Complete whitepaper introducing ZK Compression.

Whitepaper

Scaling the Design Space for On-chain Applications with ZK Compression v0.1.0

Light Protocol Team

Abstract

This paper proposes Light Protocol, a set of smart contracts for Solana that introduces ZK Compression.

Solana application developers can opt-in to compress their application’s on-chain state via the Light Protocol smart contracts. This reduces state cost by orders of magnitude while preserving the Solana L1's security, performance, and composability.

For the Solana validator network, widespread adoption of ZK Compression could help solve the state growth problem by limiting the state held in active memory by validators relative to the total state produced.

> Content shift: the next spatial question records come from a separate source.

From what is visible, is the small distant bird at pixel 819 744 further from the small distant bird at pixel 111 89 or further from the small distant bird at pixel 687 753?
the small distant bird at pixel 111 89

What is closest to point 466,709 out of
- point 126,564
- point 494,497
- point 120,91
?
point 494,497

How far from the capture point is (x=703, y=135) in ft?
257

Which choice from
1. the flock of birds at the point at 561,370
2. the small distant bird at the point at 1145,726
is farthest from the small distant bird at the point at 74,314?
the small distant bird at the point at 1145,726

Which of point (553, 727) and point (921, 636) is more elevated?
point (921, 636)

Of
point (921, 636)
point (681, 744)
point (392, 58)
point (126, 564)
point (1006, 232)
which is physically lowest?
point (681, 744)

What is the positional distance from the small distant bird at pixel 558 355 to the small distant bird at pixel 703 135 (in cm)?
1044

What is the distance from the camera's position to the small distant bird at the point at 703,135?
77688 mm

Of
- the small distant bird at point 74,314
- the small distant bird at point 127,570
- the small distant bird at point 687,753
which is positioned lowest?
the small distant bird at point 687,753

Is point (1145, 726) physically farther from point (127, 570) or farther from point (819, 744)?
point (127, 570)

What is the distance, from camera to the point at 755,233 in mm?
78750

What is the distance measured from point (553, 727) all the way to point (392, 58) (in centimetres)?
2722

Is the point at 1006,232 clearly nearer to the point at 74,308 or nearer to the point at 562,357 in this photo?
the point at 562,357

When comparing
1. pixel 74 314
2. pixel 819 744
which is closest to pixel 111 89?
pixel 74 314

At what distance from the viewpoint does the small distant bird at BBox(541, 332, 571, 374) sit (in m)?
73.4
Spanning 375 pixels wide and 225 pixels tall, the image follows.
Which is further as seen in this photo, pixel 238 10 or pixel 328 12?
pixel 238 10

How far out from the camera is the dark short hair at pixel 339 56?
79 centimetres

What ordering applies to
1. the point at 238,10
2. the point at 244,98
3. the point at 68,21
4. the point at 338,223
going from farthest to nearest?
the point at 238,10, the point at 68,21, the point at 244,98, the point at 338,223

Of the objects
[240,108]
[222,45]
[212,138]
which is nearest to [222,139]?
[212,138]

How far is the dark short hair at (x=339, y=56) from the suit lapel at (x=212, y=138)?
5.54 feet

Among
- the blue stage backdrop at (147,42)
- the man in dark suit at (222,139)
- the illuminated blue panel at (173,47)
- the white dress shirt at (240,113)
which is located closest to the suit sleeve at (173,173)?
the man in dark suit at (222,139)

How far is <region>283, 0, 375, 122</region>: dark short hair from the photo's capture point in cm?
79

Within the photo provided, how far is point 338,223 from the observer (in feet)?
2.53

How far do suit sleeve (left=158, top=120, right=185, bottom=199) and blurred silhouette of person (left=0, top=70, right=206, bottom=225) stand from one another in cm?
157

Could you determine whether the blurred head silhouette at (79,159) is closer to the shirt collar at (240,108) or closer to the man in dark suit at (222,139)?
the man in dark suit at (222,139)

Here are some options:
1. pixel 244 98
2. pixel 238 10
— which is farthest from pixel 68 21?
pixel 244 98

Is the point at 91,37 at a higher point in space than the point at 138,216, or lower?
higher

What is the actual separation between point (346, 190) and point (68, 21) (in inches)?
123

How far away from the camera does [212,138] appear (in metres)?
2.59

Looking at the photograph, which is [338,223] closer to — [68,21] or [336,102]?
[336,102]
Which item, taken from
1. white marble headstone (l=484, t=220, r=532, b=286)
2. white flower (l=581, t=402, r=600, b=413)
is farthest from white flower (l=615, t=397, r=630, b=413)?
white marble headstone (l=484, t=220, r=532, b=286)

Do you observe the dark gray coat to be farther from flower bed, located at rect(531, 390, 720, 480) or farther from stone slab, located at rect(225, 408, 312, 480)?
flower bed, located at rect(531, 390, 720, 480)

Finally, Light Protocol opens up a new design space for zero-knowledge-based protocols and applications on Solana; because ZK Compression stores data in zero-knowledge-friendly data structures, applications can efficiently prove custom off-chain computations over ZK-compressed state.

1 The Problem: Expensive On-chain State

For developers to scale their on-chain applications to large user bases, the marginal cost of data storage must be near zero. Solana has emerged as a leading Layer 1 blockchain, attracting application developers who aim to scale to large numbers of end users.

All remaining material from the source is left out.